ALC hit by Geosweep failure

ALC hit by Geosweep failure

Wednesday, July 29, 2015 Totally Gaming
The lottery group produced flat profits in 2014-15

Atlantic Lottery Corporation (ALC) saw profits unchanged for 2014-15 as it absorbed losses inflicted by the failed Geosweep game.

The Canadian lottery group says it met its projected profit targets and delivered C$368m (€257.1m/$284.0m), down 0.07 per cent year-on-year, to the four Atlantic provinces' governments, with total gross sales up 1.8 per cent to C$552.5m.

However, performance was much improved in Nova Scotia and Newfoundland and Labrador, but were countered by dips in the New Brunswick and Prince Edward Island provinces that had decided to opt into Geosweep, ALC’s map-based lottery game.

The C$8.9m losses in those two provinces were almost exclusively caused by their joint $8.7m investment in the company behind the failed game Geosweep being written off by ALC management in June.
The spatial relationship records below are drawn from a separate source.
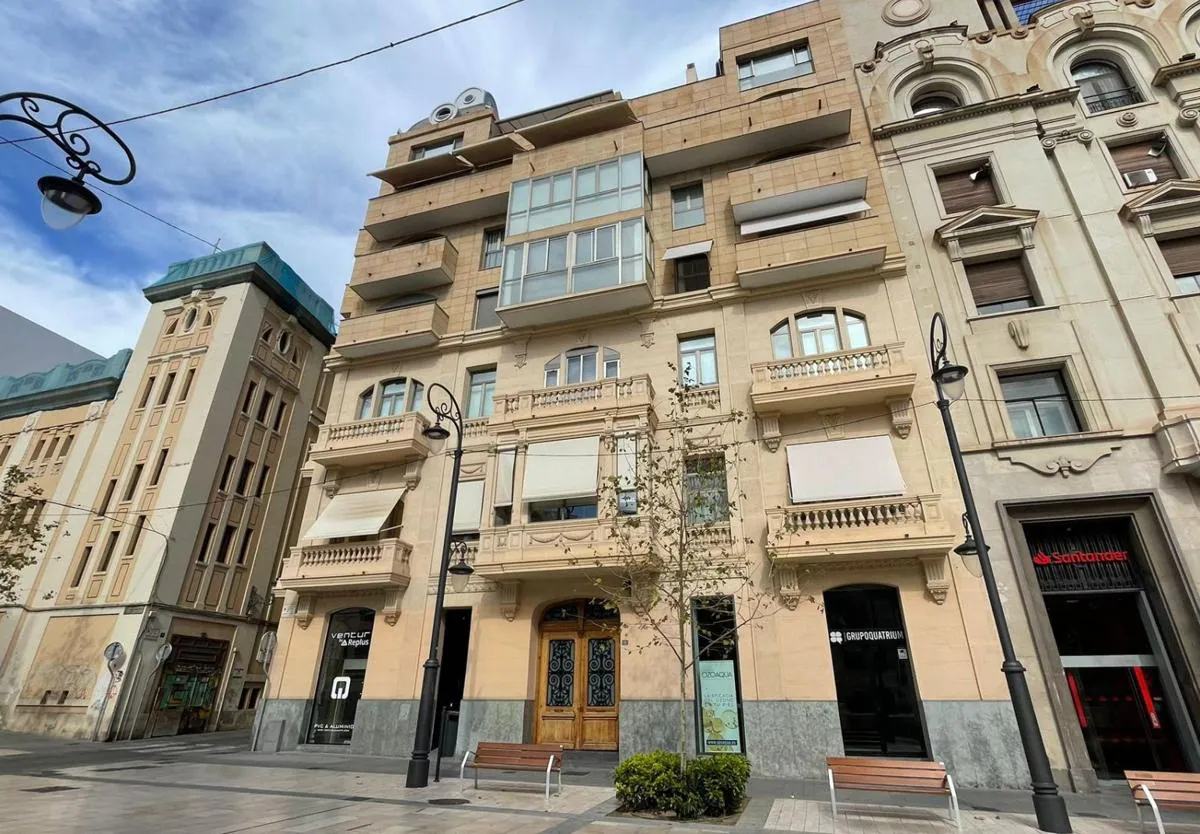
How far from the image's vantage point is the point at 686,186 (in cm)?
2098

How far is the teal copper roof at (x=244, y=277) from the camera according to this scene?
29453 mm

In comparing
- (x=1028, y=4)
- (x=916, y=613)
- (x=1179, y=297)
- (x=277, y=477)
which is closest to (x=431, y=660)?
(x=916, y=613)

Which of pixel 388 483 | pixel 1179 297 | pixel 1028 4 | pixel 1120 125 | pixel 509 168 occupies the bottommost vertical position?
pixel 388 483

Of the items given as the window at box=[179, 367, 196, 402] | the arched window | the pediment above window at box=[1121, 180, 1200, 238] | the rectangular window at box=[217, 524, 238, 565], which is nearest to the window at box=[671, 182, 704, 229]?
the arched window

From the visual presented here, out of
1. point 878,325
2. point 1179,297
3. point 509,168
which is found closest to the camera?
point 1179,297

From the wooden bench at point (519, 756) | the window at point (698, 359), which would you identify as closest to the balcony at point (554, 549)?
the wooden bench at point (519, 756)

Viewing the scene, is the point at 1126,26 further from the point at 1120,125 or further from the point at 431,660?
the point at 431,660

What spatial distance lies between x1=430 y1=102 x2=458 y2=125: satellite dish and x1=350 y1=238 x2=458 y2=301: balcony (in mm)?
7755

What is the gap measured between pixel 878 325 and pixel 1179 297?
6.91 meters

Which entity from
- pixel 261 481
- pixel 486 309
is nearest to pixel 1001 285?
pixel 486 309

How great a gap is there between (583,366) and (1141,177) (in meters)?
16.8

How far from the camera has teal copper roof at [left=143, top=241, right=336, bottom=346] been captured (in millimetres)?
29453

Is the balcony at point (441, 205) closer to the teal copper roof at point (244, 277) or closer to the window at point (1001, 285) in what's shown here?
the teal copper roof at point (244, 277)

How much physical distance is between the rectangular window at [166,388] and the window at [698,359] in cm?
2486
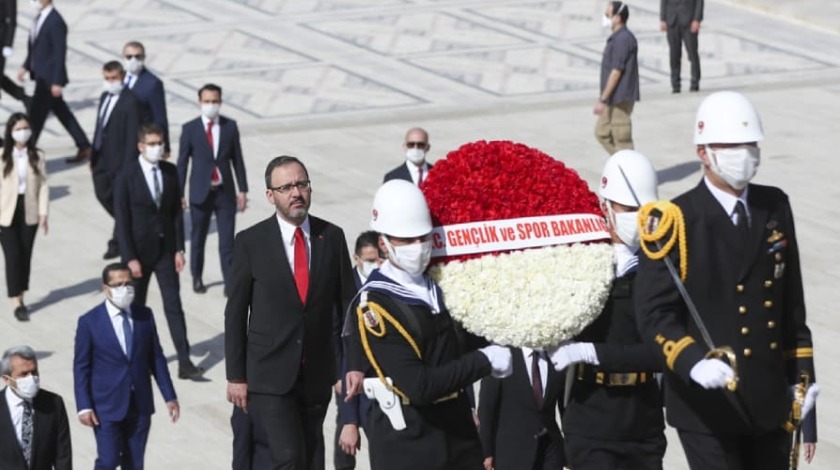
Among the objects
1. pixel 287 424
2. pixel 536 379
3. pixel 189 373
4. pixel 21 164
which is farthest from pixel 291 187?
pixel 21 164

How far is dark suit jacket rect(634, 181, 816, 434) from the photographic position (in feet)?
22.7

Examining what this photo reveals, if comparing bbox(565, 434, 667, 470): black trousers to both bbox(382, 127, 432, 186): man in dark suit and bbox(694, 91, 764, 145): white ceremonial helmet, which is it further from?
bbox(382, 127, 432, 186): man in dark suit

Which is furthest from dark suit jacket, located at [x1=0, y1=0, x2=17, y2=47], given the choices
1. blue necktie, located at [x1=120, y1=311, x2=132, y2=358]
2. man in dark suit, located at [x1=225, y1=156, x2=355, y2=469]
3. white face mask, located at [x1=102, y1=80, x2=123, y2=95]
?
man in dark suit, located at [x1=225, y1=156, x2=355, y2=469]

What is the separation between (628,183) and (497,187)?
0.50 m

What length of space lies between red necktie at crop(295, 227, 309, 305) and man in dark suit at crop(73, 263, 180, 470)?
7.26ft

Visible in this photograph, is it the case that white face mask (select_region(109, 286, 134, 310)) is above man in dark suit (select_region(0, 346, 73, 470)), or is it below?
above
However, Brent Scrimshaw, president and chief executive, says that ALC must continue to consider new games and innovations.

“While our efforts have resulted in a return of $368m to our shareholders, we must keep working toward a future that continues to contribute a sustainable financial return to the region,” Scrimshaw said. 

“Atlantic Lottery is evolving to ensure it meets the expectations of its players now and into the future. Players are looking for different gaming options, new ways to play, and alternative prize structures - we are working hard to deliver on their expectations.

“When they play with us they get a variety of products and are protected with responsible gambling tools that are recognised as world class.”

ALC bought into lottery games company Geonomics in 2011 but, despite a heavy marketing campaign, it cancelled the Geosweep game in Canada in 2013 but retained its investment. 

In 2014-15, ALC saw iLottery sales grow by more than 10 per cent to a record high of over C$20m thanks to more than 30,000 unique customers making a purchase

It said that $372.7m was awarded in prizes, while operating expenses as a percentage of net sales remained consistent year-on-year at 16 per cent.

“We return 100 per cent of our profits to the governments of Atlantic Canada and these profits continue to fund important public services across the region,” said Scrimshaw.

“We are proud of our contribution to the communities we serve. We will continue to work hard to provide sustainable and responsible profits by offering adult Atlantic Canadians the right games through the right channels.”